• _GIVEN PROBLEM_: Copy word for word the records from the line containing "What is the quantified" through the last line, inclusive, and leave the pictures out of your answer.

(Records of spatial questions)
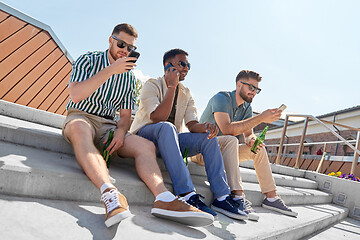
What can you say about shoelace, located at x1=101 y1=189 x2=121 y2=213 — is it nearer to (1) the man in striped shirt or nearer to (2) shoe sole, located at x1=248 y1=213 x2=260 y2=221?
(1) the man in striped shirt

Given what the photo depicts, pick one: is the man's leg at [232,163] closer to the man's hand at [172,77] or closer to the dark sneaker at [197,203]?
the dark sneaker at [197,203]

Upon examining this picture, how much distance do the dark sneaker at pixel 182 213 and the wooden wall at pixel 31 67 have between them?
298 cm

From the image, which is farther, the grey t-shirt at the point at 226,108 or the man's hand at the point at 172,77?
the grey t-shirt at the point at 226,108

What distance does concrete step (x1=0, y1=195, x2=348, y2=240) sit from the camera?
1.02 m

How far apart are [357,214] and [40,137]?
4266 millimetres

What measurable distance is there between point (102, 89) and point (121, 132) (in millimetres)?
388

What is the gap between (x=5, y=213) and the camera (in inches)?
42.6

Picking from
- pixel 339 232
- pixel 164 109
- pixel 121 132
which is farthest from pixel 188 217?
pixel 339 232

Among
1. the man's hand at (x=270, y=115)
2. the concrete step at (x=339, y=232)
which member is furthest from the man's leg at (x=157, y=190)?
the concrete step at (x=339, y=232)

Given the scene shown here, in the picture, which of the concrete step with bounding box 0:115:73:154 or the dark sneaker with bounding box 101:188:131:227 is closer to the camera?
the dark sneaker with bounding box 101:188:131:227

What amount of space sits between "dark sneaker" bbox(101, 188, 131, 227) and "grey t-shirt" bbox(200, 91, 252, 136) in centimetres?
138

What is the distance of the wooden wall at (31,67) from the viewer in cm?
337

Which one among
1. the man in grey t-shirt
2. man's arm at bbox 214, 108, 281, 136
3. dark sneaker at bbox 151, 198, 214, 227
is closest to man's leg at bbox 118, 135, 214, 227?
A: dark sneaker at bbox 151, 198, 214, 227

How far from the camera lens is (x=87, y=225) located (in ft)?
3.83
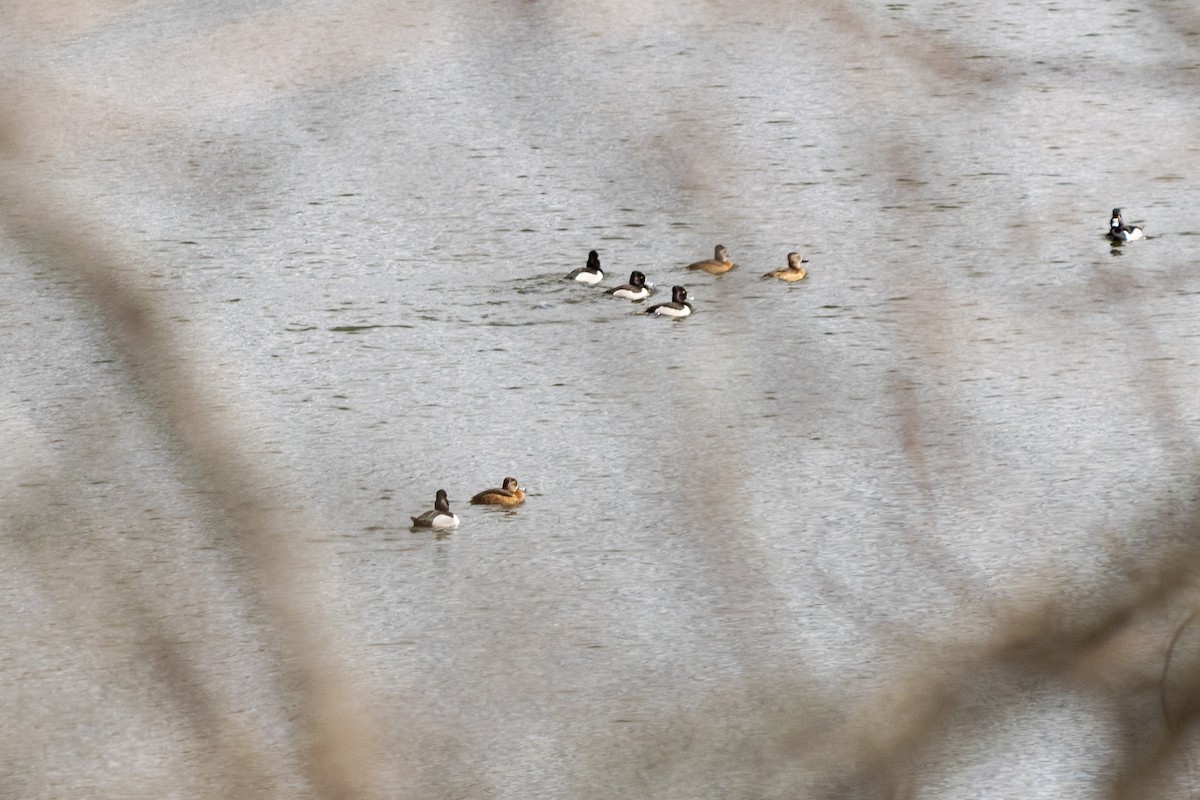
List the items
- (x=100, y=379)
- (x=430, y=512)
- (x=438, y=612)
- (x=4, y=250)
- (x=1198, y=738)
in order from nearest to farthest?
(x=1198, y=738)
(x=438, y=612)
(x=430, y=512)
(x=100, y=379)
(x=4, y=250)

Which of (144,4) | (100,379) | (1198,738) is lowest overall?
(1198,738)

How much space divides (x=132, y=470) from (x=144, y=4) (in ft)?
39.9

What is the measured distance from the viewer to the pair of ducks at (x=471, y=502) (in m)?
18.4

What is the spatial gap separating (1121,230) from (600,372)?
19.9 feet

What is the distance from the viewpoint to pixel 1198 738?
15281 millimetres

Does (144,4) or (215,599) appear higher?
(144,4)

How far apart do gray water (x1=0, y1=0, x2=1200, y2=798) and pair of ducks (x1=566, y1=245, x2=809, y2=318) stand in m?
0.19

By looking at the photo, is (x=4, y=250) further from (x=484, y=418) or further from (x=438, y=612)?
(x=438, y=612)

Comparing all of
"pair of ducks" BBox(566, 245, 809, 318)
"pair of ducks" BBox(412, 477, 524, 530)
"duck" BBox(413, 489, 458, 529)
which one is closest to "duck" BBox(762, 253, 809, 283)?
"pair of ducks" BBox(566, 245, 809, 318)

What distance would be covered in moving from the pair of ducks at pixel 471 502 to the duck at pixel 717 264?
5.37 meters

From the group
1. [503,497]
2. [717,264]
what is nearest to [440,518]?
[503,497]

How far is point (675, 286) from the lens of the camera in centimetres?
2325

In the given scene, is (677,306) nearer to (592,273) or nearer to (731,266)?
(592,273)

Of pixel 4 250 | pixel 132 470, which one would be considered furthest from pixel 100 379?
pixel 4 250
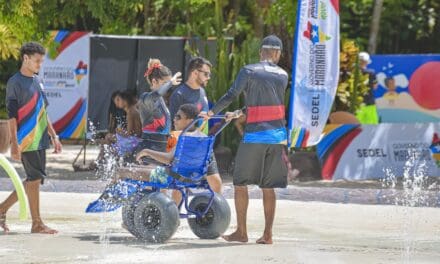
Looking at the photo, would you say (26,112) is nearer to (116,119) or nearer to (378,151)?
(116,119)

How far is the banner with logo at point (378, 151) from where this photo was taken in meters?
16.1

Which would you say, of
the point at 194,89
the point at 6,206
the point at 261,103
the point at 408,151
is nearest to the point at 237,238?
the point at 261,103

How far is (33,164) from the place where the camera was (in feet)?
35.0

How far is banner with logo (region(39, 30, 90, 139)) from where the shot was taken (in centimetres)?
2267

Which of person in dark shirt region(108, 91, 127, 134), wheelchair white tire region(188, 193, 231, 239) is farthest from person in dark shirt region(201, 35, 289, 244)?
person in dark shirt region(108, 91, 127, 134)

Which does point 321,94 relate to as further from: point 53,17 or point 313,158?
point 53,17

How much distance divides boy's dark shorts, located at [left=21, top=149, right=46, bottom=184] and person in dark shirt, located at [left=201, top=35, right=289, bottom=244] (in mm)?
1632

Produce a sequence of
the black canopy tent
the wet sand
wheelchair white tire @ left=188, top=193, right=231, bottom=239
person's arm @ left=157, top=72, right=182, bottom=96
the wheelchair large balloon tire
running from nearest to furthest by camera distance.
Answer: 1. the wet sand
2. the wheelchair large balloon tire
3. wheelchair white tire @ left=188, top=193, right=231, bottom=239
4. person's arm @ left=157, top=72, right=182, bottom=96
5. the black canopy tent

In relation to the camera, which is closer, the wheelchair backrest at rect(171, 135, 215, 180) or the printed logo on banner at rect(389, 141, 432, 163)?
the wheelchair backrest at rect(171, 135, 215, 180)

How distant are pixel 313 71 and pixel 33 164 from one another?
18.1ft

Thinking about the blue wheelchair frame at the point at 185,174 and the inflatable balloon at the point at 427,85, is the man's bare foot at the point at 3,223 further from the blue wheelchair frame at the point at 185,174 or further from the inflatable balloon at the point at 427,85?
the inflatable balloon at the point at 427,85

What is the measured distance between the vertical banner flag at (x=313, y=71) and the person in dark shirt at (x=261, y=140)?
4.72 m

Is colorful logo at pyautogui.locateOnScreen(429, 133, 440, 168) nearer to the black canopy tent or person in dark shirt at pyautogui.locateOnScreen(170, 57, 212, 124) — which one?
the black canopy tent

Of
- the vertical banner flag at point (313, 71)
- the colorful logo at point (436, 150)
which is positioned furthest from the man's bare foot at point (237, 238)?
the colorful logo at point (436, 150)
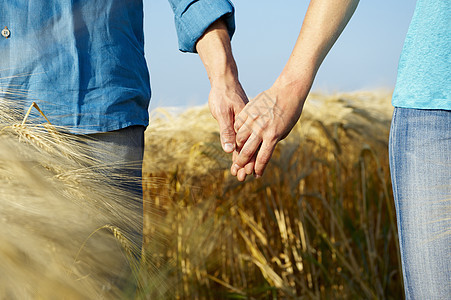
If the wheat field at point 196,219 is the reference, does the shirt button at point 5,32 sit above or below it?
above

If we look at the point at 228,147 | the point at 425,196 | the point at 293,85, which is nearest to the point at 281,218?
the point at 228,147

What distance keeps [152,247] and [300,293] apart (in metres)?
1.52

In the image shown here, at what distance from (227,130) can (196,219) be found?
Answer: 860mm

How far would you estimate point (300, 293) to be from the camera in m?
2.31

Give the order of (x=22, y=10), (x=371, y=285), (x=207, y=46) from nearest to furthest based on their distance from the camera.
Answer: (x=22, y=10) → (x=207, y=46) → (x=371, y=285)

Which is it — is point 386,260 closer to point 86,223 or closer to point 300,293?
point 300,293

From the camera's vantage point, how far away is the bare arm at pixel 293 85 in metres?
1.02

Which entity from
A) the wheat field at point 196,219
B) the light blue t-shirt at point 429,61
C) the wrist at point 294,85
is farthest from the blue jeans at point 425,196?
the wheat field at point 196,219

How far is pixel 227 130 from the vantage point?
118cm

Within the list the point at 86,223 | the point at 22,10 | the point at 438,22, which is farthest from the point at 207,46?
the point at 86,223

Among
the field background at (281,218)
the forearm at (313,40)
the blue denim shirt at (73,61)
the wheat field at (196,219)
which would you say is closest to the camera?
the wheat field at (196,219)

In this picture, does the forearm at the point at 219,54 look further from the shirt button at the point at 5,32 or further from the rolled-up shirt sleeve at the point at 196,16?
the shirt button at the point at 5,32

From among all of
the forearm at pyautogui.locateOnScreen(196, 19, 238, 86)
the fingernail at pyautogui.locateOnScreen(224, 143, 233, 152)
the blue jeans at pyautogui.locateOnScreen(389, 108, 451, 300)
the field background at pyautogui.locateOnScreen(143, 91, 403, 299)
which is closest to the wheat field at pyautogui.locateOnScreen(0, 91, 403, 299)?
the field background at pyautogui.locateOnScreen(143, 91, 403, 299)

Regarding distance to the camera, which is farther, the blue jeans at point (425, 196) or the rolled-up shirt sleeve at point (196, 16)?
the rolled-up shirt sleeve at point (196, 16)
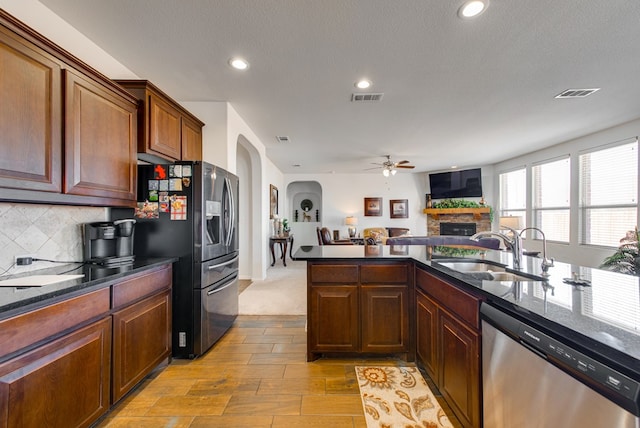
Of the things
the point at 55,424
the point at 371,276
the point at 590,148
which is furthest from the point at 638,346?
the point at 590,148

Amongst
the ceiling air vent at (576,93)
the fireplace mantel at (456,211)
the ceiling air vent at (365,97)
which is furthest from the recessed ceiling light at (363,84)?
the fireplace mantel at (456,211)

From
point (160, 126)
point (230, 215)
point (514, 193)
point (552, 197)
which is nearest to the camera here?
point (160, 126)

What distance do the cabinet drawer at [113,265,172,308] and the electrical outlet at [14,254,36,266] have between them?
58 centimetres

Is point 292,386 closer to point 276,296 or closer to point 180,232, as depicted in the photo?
point 180,232

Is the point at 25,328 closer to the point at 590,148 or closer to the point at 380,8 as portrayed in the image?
the point at 380,8

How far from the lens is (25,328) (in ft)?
3.77

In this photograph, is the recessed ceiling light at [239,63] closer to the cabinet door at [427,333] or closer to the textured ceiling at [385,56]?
the textured ceiling at [385,56]

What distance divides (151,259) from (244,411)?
137 cm

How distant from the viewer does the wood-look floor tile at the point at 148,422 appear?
1.61 meters

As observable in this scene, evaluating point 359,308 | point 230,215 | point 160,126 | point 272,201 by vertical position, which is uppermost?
point 160,126

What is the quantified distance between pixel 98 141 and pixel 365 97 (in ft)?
8.33

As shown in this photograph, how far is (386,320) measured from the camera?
2.24 metres

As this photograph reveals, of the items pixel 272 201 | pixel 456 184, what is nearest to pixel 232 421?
pixel 272 201

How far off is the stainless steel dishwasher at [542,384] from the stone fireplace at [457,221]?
721cm
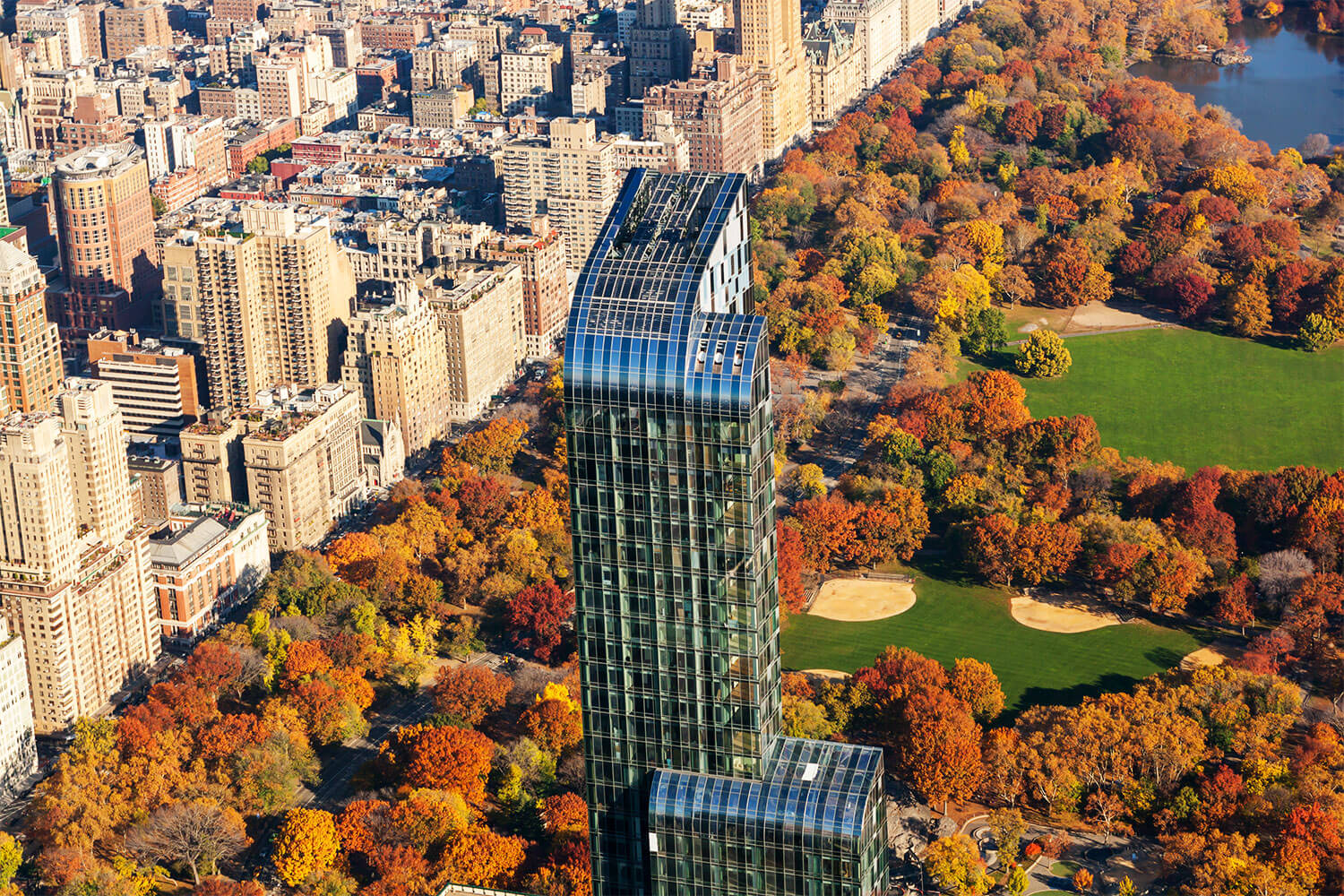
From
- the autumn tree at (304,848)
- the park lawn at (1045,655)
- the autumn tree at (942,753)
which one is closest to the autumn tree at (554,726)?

• _WRITTEN ANSWER_:
What is the quantified distance between pixel 98 141 and pixel 365 97 (in ft)?
8.33

As shown in this photograph, how far is (386,320) measured from the camera?
2.24 metres

As this photograph reveals, of the items pixel 272 201 | pixel 456 184, what is nearest to pixel 232 421?
pixel 272 201

How far off is the stainless steel dishwasher at [542,384] from the stone fireplace at [457,221]?
721cm
From
- the autumn tree at (304,848)
- the park lawn at (1045,655)
- the autumn tree at (942,753)
which one is closest to the autumn tree at (554,726)?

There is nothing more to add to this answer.